Há na mitologia grega a figura do
oráculo, uma divindade ou o sacerdote que a ela se reporta como intermediário
dos mortais em busca de respostas. O mais famoso, imagino, é o Oráculo de
Delfos, instalado no sopé do monte Parnaso, onde ninfas e musas reuniam-se para
ouvir a lira de Apolo.
A exemplo de outros heróis, Hércules tomou ciência do seu destino em
Delfos, em cujo templo estava a sentença "Ó homem, conhece-te a ti mesmo e
conhecerás os deuses e o universo", atribuída ao grupo dos Sete Sábios, o
qual integraram Orfeu e Pitágoras.
Em Mossoró também tivemos um
oráculo: Raimundo Soares de Brito, o Raibrito, morto aos 27 de novembro de
2012, quando resolveu dar descanso eterno ao corpo que, durante 92 anos, serviu
de abrigo físico ao espírito iluminado pela inteligência generosamente
compartilhada com quem o procurava em busca de conhecimento.
A casa de Raibrito e dona Dinorá,
também de saudosa memória, situa-se no Alto de São Manoel, na rua que leva o
nome do viajante Henry Koster, autor de "Travels in Brazil" ou "Viagens ao Nordeste do Brasil",
na tradução interpretativa de Luís da Câmara Cascudo.
Lá e no "anexo" adquirido no mesmo logradouro, as paredes,
inclusive as dos quartos e de boa parte da cozinha, são cobertas de prateleiras
onde repousavam milhares de livros e documentos meticulosamente colecionados durante
décadas.
As pastas de papelão reciclado, dispostas em ordem alfabética, foram
fabricadas pelo próprio instituidor do acervo e por seu fiel escudeiro,
sobrinho/filho, Marcos Oliveira.
Contribuí certa feita com meia
tonelada de jornais que a Fundação Municipal de Cultura, entendendo que os periódicos
e livros antigos enfeavam a Biblioteca Ney Pontes Duarte, vendeu para uma
sucata então existente na avenida Rio Branco, ao lado da praça da Estação das
Artes, lugar originário da feira do Vuco-Vuco.
Alertado por denúncia anônima
chegada à redação do O Mossoroense, eu e o repórter fotográfico Luciano Lellys
localizamos o acervo e o compramos. Trinta anos de história custaram-nos R$
12,00, o mesmo valor, segundo o sucateiro, da negociação com o município.
Isso, os jornais. Os livros tiveram
o destino das bruxas na Inquisição: a fogueira da ignorância acesa no
descampado que havia por trás do Museu Lauro da Escóssia.
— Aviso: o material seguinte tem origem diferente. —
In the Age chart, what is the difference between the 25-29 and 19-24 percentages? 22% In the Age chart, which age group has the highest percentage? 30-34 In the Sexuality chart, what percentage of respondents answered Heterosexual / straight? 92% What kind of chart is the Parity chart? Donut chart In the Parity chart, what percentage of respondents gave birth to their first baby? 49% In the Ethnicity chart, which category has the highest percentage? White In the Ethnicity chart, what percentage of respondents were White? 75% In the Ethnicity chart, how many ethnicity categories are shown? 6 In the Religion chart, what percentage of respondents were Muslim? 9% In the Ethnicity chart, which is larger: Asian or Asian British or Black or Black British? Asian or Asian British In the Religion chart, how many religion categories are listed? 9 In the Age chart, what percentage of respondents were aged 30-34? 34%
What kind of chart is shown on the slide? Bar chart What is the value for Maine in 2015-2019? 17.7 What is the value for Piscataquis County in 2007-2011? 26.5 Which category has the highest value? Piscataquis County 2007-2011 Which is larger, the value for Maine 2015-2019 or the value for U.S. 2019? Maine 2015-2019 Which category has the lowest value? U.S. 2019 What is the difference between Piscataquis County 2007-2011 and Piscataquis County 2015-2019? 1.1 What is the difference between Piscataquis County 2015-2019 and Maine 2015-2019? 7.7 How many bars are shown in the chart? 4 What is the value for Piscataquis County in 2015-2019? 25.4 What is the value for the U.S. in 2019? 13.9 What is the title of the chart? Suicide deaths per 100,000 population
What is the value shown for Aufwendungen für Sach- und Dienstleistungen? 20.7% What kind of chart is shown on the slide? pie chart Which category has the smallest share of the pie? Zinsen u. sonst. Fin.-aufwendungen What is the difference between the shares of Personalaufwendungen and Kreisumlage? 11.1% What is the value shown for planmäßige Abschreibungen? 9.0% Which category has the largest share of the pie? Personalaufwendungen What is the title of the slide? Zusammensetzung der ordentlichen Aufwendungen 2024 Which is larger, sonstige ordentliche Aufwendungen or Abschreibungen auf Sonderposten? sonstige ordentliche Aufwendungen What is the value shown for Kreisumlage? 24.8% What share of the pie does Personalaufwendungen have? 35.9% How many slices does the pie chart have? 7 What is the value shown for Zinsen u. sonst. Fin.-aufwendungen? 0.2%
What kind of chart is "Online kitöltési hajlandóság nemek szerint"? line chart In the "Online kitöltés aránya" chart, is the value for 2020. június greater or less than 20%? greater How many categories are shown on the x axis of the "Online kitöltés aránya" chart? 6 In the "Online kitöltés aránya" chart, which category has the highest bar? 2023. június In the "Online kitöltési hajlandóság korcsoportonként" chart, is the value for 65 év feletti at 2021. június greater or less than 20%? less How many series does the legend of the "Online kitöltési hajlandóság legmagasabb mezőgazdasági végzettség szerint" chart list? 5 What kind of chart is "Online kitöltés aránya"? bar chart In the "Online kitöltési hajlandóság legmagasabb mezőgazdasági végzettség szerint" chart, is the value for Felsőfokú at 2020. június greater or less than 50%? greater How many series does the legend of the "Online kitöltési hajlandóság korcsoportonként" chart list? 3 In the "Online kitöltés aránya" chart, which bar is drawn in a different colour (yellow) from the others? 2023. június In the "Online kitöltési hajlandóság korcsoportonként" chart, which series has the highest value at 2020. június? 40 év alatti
Lembro-me como se fosse hoje:
carregamos uma camioneta fretada e entregamos tudo na casa de Raibrito, afinal
ninguém melhor que ele para ser o guardião das relíquias.
Dona Dinorá, espantada com a
quantidade de papel, não se conteve: "Cid, pelo amor de Deus, o que é que você
tem contra mim?". Rimos muito deste episódio, pois, de fato, os dois
imóveis do casal estavam abarrotados de papéis.
Ele foi sem dúvida a maior fonte para
jornalistas, estudantes e pesquisadores do Rio Grande do Norte. Sempre recebeu
a todos com carinho e generosidade, sem pedir nada em troca, embora a
manutenção daquele patrimônio da maior relevância e utilidade pública corresse
às expensas de sua minguada aposentadoria.
Meu amigo, a quem conheci ao lado
do memorialista Raimundo Nonato da Silva, na década de 1980, aqui na redação do
jornal, deixa além da saudade uma lacuna que jamais será preenchida. Raimundo
Soares de Brito, Raibrito, era mais que um homem, mais que um sacerdote da
História, era o próprio oráculo, o Oráculo de Mossoró.